Nigerian 16-year-old Chika Amalaha became the youngest woman to win a Commonwealth weightlifting gold medal on Friday then revealed her family tried to stop her competing.
Amalaha set a new Games record for the 53kg division with a 85kg lift in the snatch on her way to an overall winning weight of 196kg.
That effort proved to be the difference between first and second after Papua New Guinea veteran Dika Toua failed with a 115kg effort in the clean and jerk to finish with a 193kg total.

Toua's silver saw her become only the 10th Papua New Guinean to win a Commonwealth medal to add to the one of the same colour she took out in Melbourne eight years ago.
India's Santoshi Masta claimed bronze.
"I am very happy, I trained so hard for this," Amalaha told AAP.
"Weightlifting is a great sport but my family didn't like me doing it as they said it would make me muscly and unattractive and stop me from having children.

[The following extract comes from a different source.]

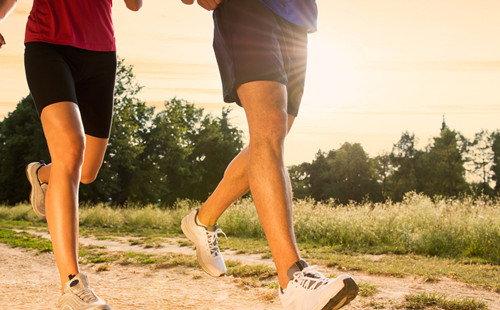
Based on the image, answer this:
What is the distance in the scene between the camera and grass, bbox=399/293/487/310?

"I had to get my coach to speak to them. She has four children and she proved that it was OK to lift and have a family.
"I told them it's not about muscle, it is about technique. But they are happy now and they will be very pleased that I have won gold."
Australia's Erika Ropati-Frost finished in a creditable fifth position having made two personal bests in the clean and jerk of 98kg and 99kg.
The Queensland-based lifter from Darwin has endured a difficult preparation for the Games with her husband Tuavle undergoing 37 days of radiation treatment for nasal cancer in a Brisbane hospital.
"He's been allowed back home now and I know he was watching," an emotional Ropati-Frost told AAP.
"I managed to make all six of my lifts and I am very happy about that - I could have gone for a bigger weight but I don't think I could have made it with the strong competition here. So I decided to try and get a good finish."
Victoria's Socheata Be finished in seventh in her first Commonwealth Games.